**Source document**:
## Start
InSight is Gradually Losing Solar Power, NASA Says

May 18, 2022 by News Staff

By December 2022, NASA expects its InSight (Interior Exploration using Seismic Investigations, Geodesy and Heat Transport) lander to have become inoperative, concluding a mission that has thus far detected more than 1,300 marsquakes.

InSight captured this image of one of its dust-covered solar panels on April 24, 2022. Image credit: NASA / JPL-Caltech.

InSight captured this image of one of its dust-covered solar panels on April 24, 2022. Image credit: NASA / JPL-Caltech.

InSight is a lander designed to give Mars its first thorough checkup since it formed 4.5 billion years ago.

It is the first outer space robotic explorer to study in-depth the inner space of the Red Planet: its crust, mantle, and core.

InSight was launched on May 5, 2018, with a United Launch Alliance Atlas V 401 rocket from Space Launch Complex 3 at Vandenberg Air Force Base in California.

After an almost seven-month, 458-million-km (285-million-mile) journey from Earth, it touched down on November 26, 2018, near Mars’ equator on the western side of a flat, smooth expanse of lava called Elysium Planitia.
## End
**Data segment**:
## Start
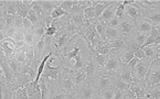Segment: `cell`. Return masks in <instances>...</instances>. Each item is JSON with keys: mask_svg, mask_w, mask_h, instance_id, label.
## End
**Exercise requirements**:
1. Do these statements agree with the InSight article? Answer yes or no for each, quoting the article's deciding words. (a) InSight was launched on May 5, 2018. (b) The mission has detected fewer than 1,000 marsquakes. (c) InSight touched down near Mars' south pole.
2. According to the InSight article, what rocket launched InSight?
3. Swap "Red Planet" for "fourth planet" in the part of the InSight article that opens with the words "May 18, 2022" and closes with "mantle, and core.", and give that part again.
The data is separate material from the InSight article.

**Answers below**:
1.
(a) Yes: "InSight was launched on May 5, 2018"
(b) No: "detected more than 1,300 marsquakes"
(c) No: "near Mars’ equator"

2. A United Launch Alliance Atlas V 401 rocket.

3.
May 18, 2022 by News Staff

By December 2022, NASA expects its InSight (Interior Exploration using Seismic Investigations, Geodesy and Heat Transport) lander to have become inoperative, concluding a mission that has thus far detected more than 1,300 marsquakes.

InSight captured this image of one of its dust-covered solar panels on April 24, 2022. Image credit: NASA / JPL-Caltech.

InSight captured this image of one of its dust-covered solar panels on April 24, 2022. Image credit: NASA / JPL-Caltech.

InSight is a lander designed to give Mars its first thorough checkup since it formed 4.5 billion years ago.

It is the first outer space robotic explorer to study in-depth the inner space of the fourth planet: its crust, mantle, and core.